Morons on the road

On the phone

Dear TZO 421: If you have one hand holding a cigarette, and the other holding a mobile phone, how do you expect to be able to drive your car properly?

It’s astounding how many people drive along holding a phone to their ears. So stupid.

A couple of times earlier this century I tried having conversations with people while talking on a hands-free mobile phone. I quickly discovered that hands-free or not, it’s too distracting.

It didn’t amount to anything dangerous, but it was clear that for me, talking on the phone is way more distracting than listening to the radio, or talking to someone in the car, and the potential is there.

And so since then I have not used the mobile while driving, not at all. If I’m desperate to answer, I’ll pull over and do so; otherwise calls go to the voicemail.

(Well okay, I might look at a text when completely stopped at traffic lights, though I suspect that is technically illegal.)

Evidently you can’t report offenders like you can for littering, but you can have a whinge via the Rate The Plate web site.

Update 14/1/2009 America’s National Safety Council has called for an all-out ban on using mobile phones while driving, following studies that show hands-free phones pose as much danger as hand-held ones. — The Age: Drivers hold to hands-free phones

By Daniel Bowen

Transport blogger / campaigner and spokesperson for the Public Transport Users Association / professional geek.
Bunurong land, Melbourne, Australia.
Opinions on this blog are all mine.

5 replies on “On the phone”

In these cases, I’m tempted to use the slippery slope argument that if someone’s incapable of driving sensibly, they’re also probably incapable of cooking spaghetti bolognaise or holding polite conversation with complete strangers. But perhaps I’m wrong…and since the slippery slope argument is a logic fallacy, it would seem that they might be able to cook a smashing bolognaise whilst holding dignified conversation.

But I digress…

I have seen this too and wondered “how can they drive a car at all!?!” I have also found that I have to pay much more attention to my driving here in Melbourne than I did in Miami as there are many more bicycles and pedestrians darting about. I also have much more experience driving on the other side of the road in the US (24+years). A mobile phone would be just too distracting for me and I will not use mine while driving. I don’t smoke so this is not a problem. Many newer cars don’t have an ashtray anymore either. I had thought that shifting gears with the opposite hand would be hard to get used to but actually this turns out to be as easy as driving a stick shift in the US and does not require any extra thought or effort. I still sometimes mix up the turn signal and wiper controls as these are on opposite sides of the steering wheel here in Australia.

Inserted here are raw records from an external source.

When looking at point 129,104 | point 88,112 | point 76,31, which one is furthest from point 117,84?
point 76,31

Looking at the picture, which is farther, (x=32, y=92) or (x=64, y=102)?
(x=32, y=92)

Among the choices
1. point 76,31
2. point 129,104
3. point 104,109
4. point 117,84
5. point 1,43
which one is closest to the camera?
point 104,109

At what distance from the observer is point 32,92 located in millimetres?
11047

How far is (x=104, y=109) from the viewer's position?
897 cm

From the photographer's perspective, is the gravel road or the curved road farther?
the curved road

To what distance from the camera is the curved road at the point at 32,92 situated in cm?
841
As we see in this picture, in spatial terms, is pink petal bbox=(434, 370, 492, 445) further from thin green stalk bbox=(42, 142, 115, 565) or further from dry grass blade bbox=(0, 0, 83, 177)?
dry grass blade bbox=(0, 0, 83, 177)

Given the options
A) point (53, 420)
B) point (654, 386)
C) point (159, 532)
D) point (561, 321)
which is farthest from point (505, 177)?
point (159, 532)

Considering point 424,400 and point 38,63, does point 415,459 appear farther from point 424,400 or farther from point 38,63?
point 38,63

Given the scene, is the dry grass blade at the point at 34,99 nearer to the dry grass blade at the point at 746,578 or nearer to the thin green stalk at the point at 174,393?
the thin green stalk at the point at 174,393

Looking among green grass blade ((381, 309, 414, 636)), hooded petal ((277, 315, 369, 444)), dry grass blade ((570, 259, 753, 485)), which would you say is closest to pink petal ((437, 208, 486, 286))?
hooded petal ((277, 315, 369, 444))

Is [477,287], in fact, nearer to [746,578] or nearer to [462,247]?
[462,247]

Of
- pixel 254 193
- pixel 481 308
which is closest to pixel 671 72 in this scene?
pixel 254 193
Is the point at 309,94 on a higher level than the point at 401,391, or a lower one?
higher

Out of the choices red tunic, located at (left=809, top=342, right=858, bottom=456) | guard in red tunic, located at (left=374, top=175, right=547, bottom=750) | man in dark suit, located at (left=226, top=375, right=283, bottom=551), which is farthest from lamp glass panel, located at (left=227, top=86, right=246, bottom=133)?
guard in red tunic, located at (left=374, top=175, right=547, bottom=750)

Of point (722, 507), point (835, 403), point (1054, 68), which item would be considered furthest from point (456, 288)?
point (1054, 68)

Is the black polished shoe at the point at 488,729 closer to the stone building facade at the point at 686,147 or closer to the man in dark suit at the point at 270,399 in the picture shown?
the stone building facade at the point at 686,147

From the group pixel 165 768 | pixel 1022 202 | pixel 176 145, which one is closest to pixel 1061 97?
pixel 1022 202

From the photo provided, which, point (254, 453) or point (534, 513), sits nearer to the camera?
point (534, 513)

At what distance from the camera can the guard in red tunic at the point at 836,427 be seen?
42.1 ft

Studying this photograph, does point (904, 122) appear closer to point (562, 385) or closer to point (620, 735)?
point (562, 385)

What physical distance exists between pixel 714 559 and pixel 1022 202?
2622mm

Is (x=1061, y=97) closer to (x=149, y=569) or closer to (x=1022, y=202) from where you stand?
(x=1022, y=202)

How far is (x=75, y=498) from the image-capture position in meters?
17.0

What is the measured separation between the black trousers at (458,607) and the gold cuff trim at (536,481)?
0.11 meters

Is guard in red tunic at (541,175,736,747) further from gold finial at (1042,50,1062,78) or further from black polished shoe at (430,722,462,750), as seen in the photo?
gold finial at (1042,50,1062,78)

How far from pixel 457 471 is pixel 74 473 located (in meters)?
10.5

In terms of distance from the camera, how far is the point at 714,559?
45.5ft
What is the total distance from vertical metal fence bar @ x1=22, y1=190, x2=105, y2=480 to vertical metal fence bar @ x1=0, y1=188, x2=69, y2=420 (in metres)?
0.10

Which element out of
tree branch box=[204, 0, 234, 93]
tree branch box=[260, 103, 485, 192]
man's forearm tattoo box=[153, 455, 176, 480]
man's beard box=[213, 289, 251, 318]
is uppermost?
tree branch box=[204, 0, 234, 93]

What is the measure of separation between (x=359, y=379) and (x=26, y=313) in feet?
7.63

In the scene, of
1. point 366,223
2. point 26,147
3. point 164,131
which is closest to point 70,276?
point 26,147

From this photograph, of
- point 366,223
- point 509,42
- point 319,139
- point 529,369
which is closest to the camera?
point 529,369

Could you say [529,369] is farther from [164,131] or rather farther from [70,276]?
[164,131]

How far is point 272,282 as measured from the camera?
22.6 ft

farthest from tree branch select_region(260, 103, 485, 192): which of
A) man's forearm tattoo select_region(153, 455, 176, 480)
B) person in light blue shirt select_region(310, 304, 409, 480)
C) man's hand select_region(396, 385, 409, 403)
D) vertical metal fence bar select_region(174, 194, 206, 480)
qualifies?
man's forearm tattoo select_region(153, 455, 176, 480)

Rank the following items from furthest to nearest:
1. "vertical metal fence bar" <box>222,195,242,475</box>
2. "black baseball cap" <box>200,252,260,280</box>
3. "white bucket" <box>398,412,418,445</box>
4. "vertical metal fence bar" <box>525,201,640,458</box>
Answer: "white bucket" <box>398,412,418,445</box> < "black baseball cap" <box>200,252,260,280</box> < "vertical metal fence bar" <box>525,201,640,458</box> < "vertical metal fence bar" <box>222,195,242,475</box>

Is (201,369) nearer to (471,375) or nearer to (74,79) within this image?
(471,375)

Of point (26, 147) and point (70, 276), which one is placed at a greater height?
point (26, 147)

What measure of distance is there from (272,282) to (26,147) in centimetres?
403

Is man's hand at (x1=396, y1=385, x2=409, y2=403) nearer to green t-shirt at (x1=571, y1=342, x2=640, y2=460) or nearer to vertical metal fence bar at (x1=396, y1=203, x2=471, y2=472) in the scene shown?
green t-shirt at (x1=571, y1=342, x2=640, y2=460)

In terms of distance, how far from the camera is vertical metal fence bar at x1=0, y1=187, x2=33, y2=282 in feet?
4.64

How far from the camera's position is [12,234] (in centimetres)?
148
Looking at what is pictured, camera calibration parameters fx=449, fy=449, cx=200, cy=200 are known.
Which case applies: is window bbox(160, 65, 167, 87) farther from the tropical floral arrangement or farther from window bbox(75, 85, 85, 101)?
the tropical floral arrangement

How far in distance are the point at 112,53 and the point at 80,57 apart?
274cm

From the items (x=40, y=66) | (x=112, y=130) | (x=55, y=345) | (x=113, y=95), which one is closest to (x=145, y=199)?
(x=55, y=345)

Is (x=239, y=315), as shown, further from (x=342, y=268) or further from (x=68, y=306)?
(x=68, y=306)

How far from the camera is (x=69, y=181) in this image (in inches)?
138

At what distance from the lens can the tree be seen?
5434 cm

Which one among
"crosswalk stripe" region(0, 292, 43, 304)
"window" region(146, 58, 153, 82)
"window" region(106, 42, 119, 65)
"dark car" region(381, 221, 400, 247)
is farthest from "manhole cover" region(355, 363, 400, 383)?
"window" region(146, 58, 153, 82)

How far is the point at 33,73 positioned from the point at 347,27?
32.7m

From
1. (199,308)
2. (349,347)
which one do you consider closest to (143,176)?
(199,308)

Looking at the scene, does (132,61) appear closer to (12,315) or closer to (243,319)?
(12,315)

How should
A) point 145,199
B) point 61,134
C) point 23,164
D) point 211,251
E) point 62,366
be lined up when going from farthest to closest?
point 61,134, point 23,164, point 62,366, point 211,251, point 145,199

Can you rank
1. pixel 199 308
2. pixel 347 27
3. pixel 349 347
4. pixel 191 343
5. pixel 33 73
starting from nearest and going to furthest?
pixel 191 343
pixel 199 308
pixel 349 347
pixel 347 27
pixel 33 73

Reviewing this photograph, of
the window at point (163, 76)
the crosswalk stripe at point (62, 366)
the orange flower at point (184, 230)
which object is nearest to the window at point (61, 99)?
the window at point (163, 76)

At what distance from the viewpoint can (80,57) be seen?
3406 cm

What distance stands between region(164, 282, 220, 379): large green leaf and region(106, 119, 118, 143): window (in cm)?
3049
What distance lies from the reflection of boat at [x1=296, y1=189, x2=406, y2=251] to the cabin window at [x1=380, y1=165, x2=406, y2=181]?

Reuben, if cooking bolognaise ever resulted in fatalities, you might have a case.

Jed, if you try a European-made car (such as my Holden Astra) you’ll find the indicators on the left and the windscreen wipers on the right.

It is odd that there is a number to call to report a cigarette butt dropper or a smoking exhaust, more than likely a poor person, but apart from 000, who can I call when I see some criminally dangerous driving or some blonde bimbo in Chapel Street, a comfortably off person talking on her phone as she nearly skittles pedestrians crossing the road?

It is almost like the poor are being targeted for their bad smoking habit and their lack of funds to afford a new car. Yes, smoking exhausts are bad for the atmosphere, but how many are around? No one wants to be seen in a smoking exhaust old bomb. They are not going to be driving such a car for long, so I reckon ease off on them. It must be minimal environmental impact, unless you are following one with your ‘fresh’ air coming in.

So what is the number that I can call when I see someone talking on their mobile phone while driving and directly endangering other people? Ah, it is the rich too who talk on mobile phones while driving, those who would not be seen dead in a car with a smoking exhaust.

I remember getting a warning for smoky exhaust back when I was a P plater. And the thing was gushing these luxurious clouds of smoke while I was stuck in traffic on Bridge Rd going nowhere, enduring the embarrassment of it all.
I’d just got the car serviced but clearly some oil had gone into the exhaust or something because it cleared up soon after.
“Rate the plate” seems a bit petty but on the other hand, what do you do? With video phones these days maybe there should be a submission process or similar but again, digital can be doctored and the process abused so where does that leave someone witnessing truly idiotic behaviour?